Musk’s plan solves the material scarcity problem brilliantly. It does not solve the adaptation problem.
Models That Do Better: Ownership, Not Handouts
There are real-world precedents that align rewards with human nature rather than trying to bypass it.
Alaska’s Permanent Fund is the clearest example. Every Alaskan is a literal stakeholder in the state’s oil wealth. The fund invests resource revenues; residents receive an annual dividend, but the underlying principle is ownership of a common asset rather than a government gift. People treat it differently because it feels like their share, not a welfare check.
Some Native American tribes with casino operations have done something similar: per-capita payments distributed to enrolled members from collectively owned enterprises. Again, the framing is ownership of a productive asset, not passive redistribution.
Both models work better than pure UBI because they preserve a sense of stake and stewardship. They don’t eliminate the need for purpose but rather channel human nature toward managing and growing shared wealth.
A Better Path: Citizen Wealth Accounts (Trump Accounts, Done Right)
Instead of universal high income via checks, we should create citizen wealth accounts seeded at birth — similar to the recently enacted Trump Accounts but expanded and strengthened with ongoing financial literacy education and full heritability.
Here’s how it would work:
- Every U.S. citizen receives a seed deposit at birth (similar to but on a larger scale than the “baby bond” concept Trump has implemented).
- Parents, family, friends, and the citizens themselves can contribute additional funds over time.
- The account is invested (stocks, bonds, index funds, or whatever the owner chooses), then allowed to compound tax-free.
- The citizen gains full management rights at legal adulthood (or through a graduated system in certain cases).
- Withdrawals are permitted for defined high-value uses: living expenses in hardship, starting a business, buying a home, education, or major life events.
- The account remains the individual’s private property and passes to heirs, tax-free, upon death.
- Alongside the accounts, we provide free, ongoing education in financial literacy, investing, and wealth management — from childhood through adulthood.
This is not socialism or progressivism. It is capitalism applied to the coming age of abundance. Every citizen becomes a literal owner of a slice of the AI- and robotics-driven productivity explosion. The accounts grow with the economy instead of depending on annual political fights over check amounts. Politicians and bureaucrats do not control the accounts.
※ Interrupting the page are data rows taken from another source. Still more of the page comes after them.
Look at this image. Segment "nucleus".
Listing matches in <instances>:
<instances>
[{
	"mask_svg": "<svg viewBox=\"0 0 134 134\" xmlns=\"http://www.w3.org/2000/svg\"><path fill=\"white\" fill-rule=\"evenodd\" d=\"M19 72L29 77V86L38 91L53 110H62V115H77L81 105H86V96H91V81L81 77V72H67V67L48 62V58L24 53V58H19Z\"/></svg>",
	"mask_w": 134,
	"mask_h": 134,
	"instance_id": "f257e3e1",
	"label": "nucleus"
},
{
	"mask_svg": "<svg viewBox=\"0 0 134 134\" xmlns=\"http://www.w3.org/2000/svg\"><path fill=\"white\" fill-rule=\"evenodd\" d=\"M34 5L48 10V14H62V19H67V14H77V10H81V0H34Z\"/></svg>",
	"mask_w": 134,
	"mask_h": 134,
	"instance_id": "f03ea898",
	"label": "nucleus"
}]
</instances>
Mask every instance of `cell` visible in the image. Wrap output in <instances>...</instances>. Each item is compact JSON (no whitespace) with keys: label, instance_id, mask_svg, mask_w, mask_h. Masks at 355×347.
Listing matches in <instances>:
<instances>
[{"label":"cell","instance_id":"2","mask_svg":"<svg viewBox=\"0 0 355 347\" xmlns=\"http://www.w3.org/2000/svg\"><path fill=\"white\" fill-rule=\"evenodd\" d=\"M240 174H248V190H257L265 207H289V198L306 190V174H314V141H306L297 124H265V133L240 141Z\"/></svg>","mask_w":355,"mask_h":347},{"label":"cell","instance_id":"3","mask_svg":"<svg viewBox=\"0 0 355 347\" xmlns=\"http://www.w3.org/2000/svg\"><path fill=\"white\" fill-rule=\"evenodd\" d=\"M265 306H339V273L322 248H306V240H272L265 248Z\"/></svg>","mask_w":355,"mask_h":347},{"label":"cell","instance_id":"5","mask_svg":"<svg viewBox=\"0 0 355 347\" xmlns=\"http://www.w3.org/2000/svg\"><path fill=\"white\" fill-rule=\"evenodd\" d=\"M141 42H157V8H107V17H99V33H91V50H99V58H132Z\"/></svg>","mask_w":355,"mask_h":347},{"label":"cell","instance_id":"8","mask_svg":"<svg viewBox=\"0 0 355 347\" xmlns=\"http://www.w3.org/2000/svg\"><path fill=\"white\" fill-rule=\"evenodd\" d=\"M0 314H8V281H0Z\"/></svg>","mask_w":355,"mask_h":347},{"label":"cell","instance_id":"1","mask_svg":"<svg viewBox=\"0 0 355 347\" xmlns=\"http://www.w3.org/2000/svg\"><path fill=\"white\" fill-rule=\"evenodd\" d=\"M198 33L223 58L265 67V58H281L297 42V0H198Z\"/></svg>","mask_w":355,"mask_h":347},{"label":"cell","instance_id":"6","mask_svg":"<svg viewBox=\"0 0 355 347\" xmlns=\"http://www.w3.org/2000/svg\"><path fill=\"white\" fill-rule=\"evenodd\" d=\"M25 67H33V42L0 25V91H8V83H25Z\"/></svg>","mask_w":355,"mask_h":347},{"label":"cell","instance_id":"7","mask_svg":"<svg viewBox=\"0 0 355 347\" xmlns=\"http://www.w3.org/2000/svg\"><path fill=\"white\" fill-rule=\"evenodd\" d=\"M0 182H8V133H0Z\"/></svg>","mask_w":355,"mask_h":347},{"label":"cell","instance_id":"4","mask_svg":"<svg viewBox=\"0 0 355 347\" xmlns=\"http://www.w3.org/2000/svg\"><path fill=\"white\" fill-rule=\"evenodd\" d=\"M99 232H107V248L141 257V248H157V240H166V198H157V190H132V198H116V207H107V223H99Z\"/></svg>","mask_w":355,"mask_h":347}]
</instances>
It builds long-term thinking, personal responsibility, and real skin in the game. It treats people as stewards of wealth, not wards of the state.
Musk is engineering the end of material scarcity. That is an extraordinary achievement. But the harder task is helping humans adapt to a world where the old scarcity-driven reasons for striving are gone. Giving people checks treats the symptom. Giving every citizen a personal, vested stake in the abundance treats the deeper issue: human nature itself.
We don’t need more dependents waiting for the next government deposit. We need a nation of owners who wake up every morning with something real to grow, protect, and pass on.
That is how you solve both problems — scarcity and human nature — at the same time.